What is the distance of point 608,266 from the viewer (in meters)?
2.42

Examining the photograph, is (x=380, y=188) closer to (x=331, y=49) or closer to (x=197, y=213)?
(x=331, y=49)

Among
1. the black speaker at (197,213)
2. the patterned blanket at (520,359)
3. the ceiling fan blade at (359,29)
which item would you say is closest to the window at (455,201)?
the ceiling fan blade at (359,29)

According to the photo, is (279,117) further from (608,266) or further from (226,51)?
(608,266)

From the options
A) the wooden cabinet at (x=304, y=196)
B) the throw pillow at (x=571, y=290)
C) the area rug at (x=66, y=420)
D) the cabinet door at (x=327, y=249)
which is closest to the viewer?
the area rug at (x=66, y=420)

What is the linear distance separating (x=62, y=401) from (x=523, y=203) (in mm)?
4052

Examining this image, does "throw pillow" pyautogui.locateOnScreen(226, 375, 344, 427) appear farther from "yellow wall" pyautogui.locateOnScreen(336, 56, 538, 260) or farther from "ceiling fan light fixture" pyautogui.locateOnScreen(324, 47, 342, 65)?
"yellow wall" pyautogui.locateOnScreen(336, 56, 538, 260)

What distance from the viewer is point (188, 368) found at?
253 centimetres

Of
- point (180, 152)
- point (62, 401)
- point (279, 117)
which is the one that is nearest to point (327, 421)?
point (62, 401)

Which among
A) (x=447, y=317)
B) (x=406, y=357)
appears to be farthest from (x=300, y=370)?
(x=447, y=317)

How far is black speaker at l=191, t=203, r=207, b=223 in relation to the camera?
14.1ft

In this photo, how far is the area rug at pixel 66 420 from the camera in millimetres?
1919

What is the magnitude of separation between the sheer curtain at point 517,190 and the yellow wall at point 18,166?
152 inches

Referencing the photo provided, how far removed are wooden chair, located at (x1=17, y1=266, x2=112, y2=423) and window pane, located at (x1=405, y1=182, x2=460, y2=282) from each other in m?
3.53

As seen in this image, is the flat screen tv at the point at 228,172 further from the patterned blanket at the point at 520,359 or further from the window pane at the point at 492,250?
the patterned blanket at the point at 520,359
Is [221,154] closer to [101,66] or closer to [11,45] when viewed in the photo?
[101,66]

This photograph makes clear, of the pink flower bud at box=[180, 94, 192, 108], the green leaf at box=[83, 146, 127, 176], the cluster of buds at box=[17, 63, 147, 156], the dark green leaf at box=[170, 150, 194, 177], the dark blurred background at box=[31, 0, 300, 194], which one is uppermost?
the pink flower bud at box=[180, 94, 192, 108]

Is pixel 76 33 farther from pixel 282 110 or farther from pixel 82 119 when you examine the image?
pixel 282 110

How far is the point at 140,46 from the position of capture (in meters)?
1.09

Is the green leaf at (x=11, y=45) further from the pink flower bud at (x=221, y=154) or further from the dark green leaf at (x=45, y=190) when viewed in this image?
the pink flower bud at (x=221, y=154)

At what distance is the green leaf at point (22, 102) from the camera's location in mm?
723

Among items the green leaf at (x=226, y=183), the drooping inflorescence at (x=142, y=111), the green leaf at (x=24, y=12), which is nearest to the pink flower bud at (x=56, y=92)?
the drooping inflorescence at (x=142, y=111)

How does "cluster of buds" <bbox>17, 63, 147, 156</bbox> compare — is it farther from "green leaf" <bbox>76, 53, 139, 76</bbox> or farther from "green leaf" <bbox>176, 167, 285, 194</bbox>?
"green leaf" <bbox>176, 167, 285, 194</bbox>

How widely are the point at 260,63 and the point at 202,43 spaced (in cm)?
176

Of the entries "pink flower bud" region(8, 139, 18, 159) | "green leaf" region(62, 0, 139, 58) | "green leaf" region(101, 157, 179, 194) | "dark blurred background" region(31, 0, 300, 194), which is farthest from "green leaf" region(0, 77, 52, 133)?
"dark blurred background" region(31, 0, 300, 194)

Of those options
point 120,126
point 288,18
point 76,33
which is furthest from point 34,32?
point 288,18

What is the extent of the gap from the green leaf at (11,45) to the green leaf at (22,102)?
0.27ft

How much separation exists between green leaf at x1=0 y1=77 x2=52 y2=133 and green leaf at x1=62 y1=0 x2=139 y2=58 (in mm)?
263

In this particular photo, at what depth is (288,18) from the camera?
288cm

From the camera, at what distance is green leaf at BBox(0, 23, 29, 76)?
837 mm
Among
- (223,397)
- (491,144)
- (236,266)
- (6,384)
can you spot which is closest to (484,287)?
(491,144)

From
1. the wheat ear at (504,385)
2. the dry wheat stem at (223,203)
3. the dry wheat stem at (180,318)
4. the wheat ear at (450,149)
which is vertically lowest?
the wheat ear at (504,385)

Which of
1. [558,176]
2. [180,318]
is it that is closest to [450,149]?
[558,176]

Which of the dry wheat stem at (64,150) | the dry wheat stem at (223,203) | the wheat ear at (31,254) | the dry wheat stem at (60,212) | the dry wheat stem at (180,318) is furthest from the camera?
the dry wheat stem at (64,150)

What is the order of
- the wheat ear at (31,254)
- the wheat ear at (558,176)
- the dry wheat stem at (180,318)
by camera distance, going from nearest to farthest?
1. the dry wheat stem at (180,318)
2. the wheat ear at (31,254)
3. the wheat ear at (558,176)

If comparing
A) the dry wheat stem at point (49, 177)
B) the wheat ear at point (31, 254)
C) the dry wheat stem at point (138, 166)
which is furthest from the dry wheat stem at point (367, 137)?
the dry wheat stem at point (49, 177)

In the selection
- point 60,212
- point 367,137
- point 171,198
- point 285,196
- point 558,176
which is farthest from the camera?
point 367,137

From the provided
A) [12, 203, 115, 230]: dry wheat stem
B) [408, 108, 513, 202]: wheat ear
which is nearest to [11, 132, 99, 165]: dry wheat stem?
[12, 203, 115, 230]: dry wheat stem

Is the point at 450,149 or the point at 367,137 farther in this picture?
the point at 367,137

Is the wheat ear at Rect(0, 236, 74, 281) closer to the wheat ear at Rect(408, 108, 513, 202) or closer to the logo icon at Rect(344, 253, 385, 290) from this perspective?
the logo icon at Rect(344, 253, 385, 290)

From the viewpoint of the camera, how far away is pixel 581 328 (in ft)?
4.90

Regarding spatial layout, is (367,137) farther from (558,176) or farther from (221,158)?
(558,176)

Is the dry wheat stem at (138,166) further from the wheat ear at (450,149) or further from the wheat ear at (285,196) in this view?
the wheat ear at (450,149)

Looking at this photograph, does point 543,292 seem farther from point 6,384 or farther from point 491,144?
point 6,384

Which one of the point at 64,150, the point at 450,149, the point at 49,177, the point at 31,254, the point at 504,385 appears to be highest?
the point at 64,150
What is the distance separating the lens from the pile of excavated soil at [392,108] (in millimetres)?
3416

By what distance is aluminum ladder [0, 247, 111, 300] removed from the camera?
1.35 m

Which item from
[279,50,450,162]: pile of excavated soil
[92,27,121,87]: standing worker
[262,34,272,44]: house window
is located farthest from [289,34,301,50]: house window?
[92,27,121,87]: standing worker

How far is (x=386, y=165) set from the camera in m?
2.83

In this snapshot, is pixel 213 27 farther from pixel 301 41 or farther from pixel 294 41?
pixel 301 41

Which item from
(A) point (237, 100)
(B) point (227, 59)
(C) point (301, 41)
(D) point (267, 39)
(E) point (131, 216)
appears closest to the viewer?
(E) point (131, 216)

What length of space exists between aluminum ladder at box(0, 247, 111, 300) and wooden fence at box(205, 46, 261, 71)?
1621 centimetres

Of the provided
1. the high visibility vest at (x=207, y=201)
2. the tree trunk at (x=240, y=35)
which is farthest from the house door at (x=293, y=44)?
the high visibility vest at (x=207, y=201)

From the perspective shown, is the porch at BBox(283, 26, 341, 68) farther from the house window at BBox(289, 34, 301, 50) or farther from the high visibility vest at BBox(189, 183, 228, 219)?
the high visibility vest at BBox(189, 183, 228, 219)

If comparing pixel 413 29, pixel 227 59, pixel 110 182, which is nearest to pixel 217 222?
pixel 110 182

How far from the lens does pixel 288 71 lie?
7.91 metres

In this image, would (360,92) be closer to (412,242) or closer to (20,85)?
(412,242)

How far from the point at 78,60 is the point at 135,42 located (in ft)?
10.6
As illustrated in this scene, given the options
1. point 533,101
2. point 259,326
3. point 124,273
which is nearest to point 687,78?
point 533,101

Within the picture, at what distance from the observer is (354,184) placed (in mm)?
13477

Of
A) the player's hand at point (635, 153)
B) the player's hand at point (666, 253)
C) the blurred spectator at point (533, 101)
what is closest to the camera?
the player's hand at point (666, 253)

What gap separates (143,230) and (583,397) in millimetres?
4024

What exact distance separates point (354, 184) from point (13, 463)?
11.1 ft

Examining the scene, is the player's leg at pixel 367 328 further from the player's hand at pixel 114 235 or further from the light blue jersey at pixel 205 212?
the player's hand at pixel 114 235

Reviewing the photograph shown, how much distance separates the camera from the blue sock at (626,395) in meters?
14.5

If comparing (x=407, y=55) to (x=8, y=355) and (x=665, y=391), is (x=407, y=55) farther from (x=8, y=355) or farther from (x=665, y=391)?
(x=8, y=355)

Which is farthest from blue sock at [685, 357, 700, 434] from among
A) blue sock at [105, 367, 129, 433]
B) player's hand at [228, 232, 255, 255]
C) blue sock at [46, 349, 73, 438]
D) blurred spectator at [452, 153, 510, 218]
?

* * *

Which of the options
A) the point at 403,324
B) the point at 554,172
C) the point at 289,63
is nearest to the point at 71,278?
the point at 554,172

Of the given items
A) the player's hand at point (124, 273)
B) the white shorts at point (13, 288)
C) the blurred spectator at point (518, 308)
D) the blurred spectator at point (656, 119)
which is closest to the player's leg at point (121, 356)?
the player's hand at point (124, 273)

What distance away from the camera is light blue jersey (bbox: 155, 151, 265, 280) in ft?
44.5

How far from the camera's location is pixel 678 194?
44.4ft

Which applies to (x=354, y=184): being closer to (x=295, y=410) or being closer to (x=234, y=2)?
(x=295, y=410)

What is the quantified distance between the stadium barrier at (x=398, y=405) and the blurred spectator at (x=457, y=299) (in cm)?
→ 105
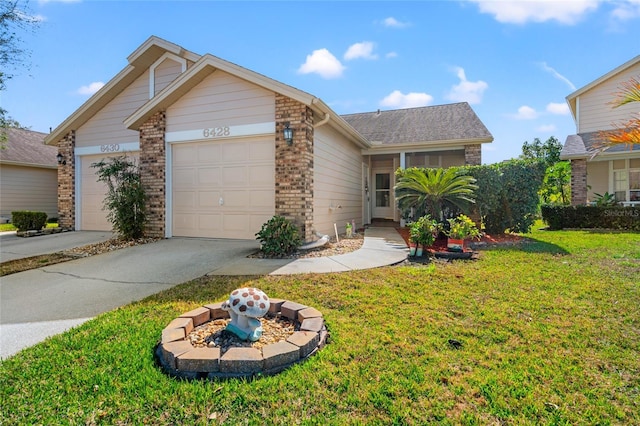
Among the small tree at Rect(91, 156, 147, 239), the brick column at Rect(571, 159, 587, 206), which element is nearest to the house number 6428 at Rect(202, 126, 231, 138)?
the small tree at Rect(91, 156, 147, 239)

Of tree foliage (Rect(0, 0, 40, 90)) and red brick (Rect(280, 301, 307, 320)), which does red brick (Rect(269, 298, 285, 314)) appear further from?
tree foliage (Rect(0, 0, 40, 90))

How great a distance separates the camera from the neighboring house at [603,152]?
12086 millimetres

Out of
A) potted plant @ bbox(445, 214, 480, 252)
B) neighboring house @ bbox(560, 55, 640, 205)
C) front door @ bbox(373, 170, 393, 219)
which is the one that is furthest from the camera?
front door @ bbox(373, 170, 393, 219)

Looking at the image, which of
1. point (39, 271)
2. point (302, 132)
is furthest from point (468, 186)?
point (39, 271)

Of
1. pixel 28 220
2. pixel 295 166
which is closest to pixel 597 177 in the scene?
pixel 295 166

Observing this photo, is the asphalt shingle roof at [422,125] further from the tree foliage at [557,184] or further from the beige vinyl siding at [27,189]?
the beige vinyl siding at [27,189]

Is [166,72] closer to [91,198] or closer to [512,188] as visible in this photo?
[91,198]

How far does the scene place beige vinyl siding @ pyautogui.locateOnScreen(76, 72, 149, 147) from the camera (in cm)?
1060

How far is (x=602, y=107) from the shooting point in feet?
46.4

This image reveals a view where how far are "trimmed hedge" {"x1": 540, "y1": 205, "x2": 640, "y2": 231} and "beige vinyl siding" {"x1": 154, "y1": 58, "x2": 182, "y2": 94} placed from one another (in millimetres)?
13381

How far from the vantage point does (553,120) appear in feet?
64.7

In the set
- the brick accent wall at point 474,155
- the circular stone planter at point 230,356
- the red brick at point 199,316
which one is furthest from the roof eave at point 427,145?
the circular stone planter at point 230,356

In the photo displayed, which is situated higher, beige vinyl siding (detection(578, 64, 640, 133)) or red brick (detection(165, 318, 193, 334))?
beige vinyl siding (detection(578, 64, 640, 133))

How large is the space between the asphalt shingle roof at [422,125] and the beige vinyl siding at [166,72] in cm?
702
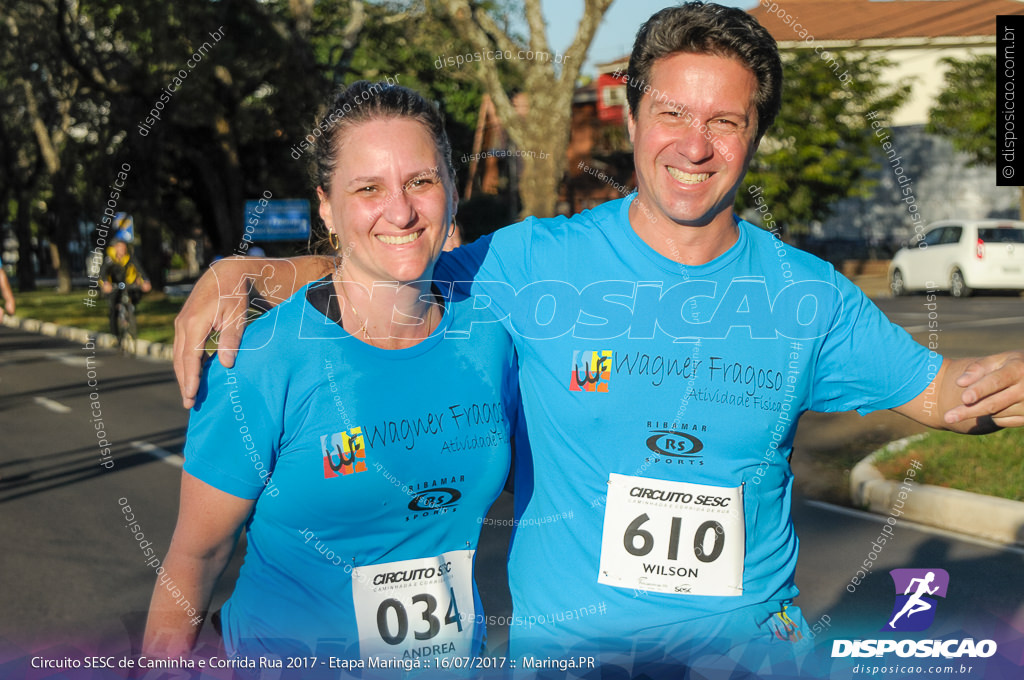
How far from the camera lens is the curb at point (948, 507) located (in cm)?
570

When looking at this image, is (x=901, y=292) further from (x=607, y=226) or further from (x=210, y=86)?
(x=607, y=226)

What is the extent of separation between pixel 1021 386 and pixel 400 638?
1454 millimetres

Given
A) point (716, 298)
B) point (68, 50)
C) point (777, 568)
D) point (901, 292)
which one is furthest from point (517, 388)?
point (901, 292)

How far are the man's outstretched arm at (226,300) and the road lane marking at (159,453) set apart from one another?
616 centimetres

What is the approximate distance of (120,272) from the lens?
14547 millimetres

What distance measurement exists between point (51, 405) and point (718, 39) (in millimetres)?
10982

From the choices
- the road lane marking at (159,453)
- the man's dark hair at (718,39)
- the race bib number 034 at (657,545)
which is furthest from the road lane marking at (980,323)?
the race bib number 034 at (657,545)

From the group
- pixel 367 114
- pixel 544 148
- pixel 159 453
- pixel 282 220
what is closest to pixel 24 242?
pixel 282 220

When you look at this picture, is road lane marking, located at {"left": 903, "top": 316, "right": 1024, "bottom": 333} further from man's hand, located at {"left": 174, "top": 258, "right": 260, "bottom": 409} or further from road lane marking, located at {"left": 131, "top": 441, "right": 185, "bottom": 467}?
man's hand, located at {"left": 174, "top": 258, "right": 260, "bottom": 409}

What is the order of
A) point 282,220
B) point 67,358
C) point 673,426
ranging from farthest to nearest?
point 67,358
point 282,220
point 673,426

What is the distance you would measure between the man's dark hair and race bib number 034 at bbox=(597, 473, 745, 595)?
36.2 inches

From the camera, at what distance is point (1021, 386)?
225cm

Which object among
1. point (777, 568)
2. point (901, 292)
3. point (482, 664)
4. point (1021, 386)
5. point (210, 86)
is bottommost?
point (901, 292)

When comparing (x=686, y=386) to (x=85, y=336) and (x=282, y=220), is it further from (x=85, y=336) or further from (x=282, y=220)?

**What you should do:**
Write out again the lines from the one with "What is the linear" up to and including the one with "253 centimetres", changing "viewer" to "camera" and leaving everything else as it is.

**Answer for this exercise:**
What is the linear distance separating (x=62, y=401) from (x=523, y=203) (in mm)?
4052

Examining this image, does "throw pillow" pyautogui.locateOnScreen(226, 375, 344, 427) appear farther from "yellow wall" pyautogui.locateOnScreen(336, 56, 538, 260) or farther from "ceiling fan light fixture" pyautogui.locateOnScreen(324, 47, 342, 65)?
"yellow wall" pyautogui.locateOnScreen(336, 56, 538, 260)

What distance from the camera is point (188, 368) found at?
253 centimetres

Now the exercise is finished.